(Instructions):
[1] Return the part of the Budapest street-renaming article between "The planned street" and "who was jailed.", inclusive, copied word for word.
[2] Answer these questions from the Budapest street-renaming article:
(a) Which exiled spiritual leader of Tibet will one street be named after?
(b) How many students is the planned Fudan University campus meant to serve?
(c) Whom does Mayor Gergely Karacsony plan to run against next year?
[3] Write what comes next in the Budapest street-renaming article, picking up right after its final sentence.

(Quoted passage):
____________
China doesn't take kindly to criticism about its human rights abuses, but one city has found a novel way of shaming the country accused of crushing democratic freedoms and committing genocide on a religious minority.

The mayor of Budapest has announced he will rename the streets in an unusual protest against plans to build a Chinese university in the city.

The planned street names appear innocuous enough, but they would no doubt rankle Beijing.

China president Xi Jinping
China has come under increasing international pressure over its human rights record. Source: Getty

The Hungarian capital plans to rename the streets around the proposed Chinese institution to commemorate alleged human rights abuses by the Chinese Communist Party.

One street will be called "Uyghur Martyrs' Road" after the mainly Muslim ethnic group in the country, which China has systematically imprisoned and been accused of prosecuting a slow-moving genocide against.

Another street will be named after the Dalai Lama, exiled spiritual leader of Tibet, labelled a dangerous separatist by Beijing.

A third will be called "Free Hong Kong Road" while a fourth street will be renamed in honour of a Chinese Catholic bishop who was jailed.

China university would 'put in doubt' our values: Mayor

The renamed streets will converge at an area where China's Fudan University is planning to open a campus offering masters programmes in liberal arts, medicine, business and engineering for 6,000 students with 500 faculty.

"This Fudan project would put in doubt many of the values that Hungary committed itself to 30 years ago" at the fall of Communism, said Mayor Gergely Karacsony, a liberal opposition figure who plans to run next year to unseat Viktor Orban, Hungary's right-wing prime minister.
____________
(Data):
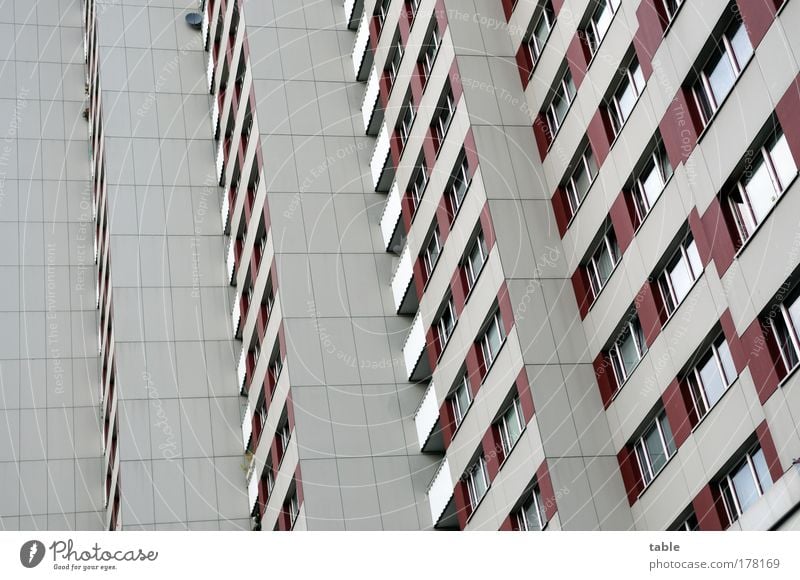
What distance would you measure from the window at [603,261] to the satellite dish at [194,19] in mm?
____________
(Answers for this exercise):
[1]
The planned street names appear innocuous enough, but they would no doubt rankle Beijing.

China president Xi Jinping
China has come under increasing international pressure over its human rights record. Source: Getty

The Hungarian capital plans to rename the streets around the proposed Chinese institution to commemorate alleged human rights abuses by the Chinese Communist Party.

One street will be called "Uyghur Martyrs' Road" after the mainly Muslim ethnic group in the country, which China has systematically imprisoned and been accused of prosecuting a slow-moving genocide against.

Another street will be named after the Dalai Lama, exiled spiritual leader of Tibet, labelled a dangerous separatist by Beijing.

A third will be called "Free Hong Kong Road" while a fourth street will be renamed in honour of a Chinese Catholic bishop who was jailed.

[2]
(a) The Dalai Lama
(b) 6,000
(c) Viktor Orban, Hungary's right-wing prime minister

[3]
Activists hold a Tibetan flag next to a sign in a street renamed 'Dalai Lama', near the planned site of a Chinese university. Source: Reuters
Activists hold a Tibetan flag next to a sign in a street renamed 'Dalai Lama', near the planned site of a Chinese university. Source: Reuters

Orban's liberal opponents accuse him of cosying up to China, Russia and other illiberal governments, while angering European allies by curbing the independence of the judiciary and media.

The government has defended the project: "The presence of Fudan University means that it will be possible to learn from the best in the world," Tamas Schanda, deputy minister for innovation and technology said last week.

According to an opinion poll by liberal think tank Republikon Institute published on Tuesday (local time), 66 per cent of Hungarians oppose and 27 per cent support the idea of the campus.

'Confucius Institutes' and Australia

Despite Australia's own "human rights violations" relating to its highly criticised offshore detention program, the federal government and its Western allies including the US, New Zealand and the UK have been more willing to speak out on China's human rights abuses in recent years.

Chinese education facilities, typically referred to as Confucius Institutes, have also caused unease in Australia over concerns of growing Chinese influence in Australian universities and the teaching of propaganda.

The education institutions are seen as part of China's growing expanse of so-called "soft power" as it challenges US hegemony in the global order.